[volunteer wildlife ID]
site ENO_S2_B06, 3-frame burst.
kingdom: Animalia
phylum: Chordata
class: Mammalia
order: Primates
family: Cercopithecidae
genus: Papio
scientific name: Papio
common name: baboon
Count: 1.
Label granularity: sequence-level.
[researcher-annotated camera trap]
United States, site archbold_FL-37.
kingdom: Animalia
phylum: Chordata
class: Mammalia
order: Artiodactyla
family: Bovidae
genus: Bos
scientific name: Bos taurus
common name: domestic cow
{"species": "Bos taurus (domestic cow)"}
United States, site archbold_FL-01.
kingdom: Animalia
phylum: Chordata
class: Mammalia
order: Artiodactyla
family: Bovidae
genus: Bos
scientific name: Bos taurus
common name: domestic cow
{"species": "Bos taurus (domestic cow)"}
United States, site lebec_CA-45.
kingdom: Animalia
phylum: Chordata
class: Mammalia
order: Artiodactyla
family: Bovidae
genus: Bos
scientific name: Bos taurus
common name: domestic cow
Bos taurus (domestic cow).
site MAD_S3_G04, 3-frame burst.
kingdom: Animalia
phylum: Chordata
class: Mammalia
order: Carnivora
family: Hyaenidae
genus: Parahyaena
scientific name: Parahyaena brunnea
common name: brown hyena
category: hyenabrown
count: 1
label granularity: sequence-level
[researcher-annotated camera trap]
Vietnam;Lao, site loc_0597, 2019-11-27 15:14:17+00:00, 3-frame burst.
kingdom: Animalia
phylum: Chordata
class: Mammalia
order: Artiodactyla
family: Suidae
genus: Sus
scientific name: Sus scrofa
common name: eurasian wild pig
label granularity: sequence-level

DIRECTIONS FOR THIS TASK>
Retype every line of the listing exactly as it appears.

RESPONSE TO THIS TASK>
[volunteer wildlife ID]
site ENO_S2_B06, 3-frame burst.
kingdom: Animalia
phylum: Chordata
class: Mammalia
order: Primates
family: Cercopithecidae
genus: Papio
scientific name: Papio
common name: baboon
Count: 1.
Label granularity: sequence-level.
[researcher-annotated camera trap]
United States, site archbold_FL-37.
kingdom: Animalia
phylum: Chordata
class: Mammalia
order: Artiodactyla
family: Bovidae
genus: Bos
scientific name: Bos taurus
common name: domestic cow
{"species": "Bos taurus (domestic cow)"}
United States, site archbold_FL-01.
kingdom: Animalia
phylum: Chordata
class: Mammalia
order: Artiodactyla
family: Bovidae
genus: Bos
scientific name: Bos taurus
common name: domestic cow
{"species": "Bos taurus (domestic cow)"}
United States, site lebec_CA-45.
kingdom: Animalia
phylum: Chordata
class: Mammalia
order: Artiodactyla
family: Bovidae
genus: Bos
scientific name: Bos taurus
common name: domestic cow
Bos taurus (domestic cow).
site MAD_S3_G04, 3-frame burst.
kingdom: Animalia
phylum: Chordata
class: Mammalia
order: Carnivora
family: Hyaenidae
genus: Parahyaena
scientific name: Parahyaena brunnea
common name: brown hyena
category: hyenabrown
count: 1
label granularity: sequence-level
[researcher-annotated camera trap]
Vietnam;Lao, site loc_0597, 2019-11-27 15:14:17+00:00, 3-frame burst.
kingdom: Animalia
phylum: Chordata
class: Mammalia
order: Artiodactyla
family: Suidae
genus: Sus
scientific name: Sus scrofa
common name: eurasian wild pig
label granularity: sequence-level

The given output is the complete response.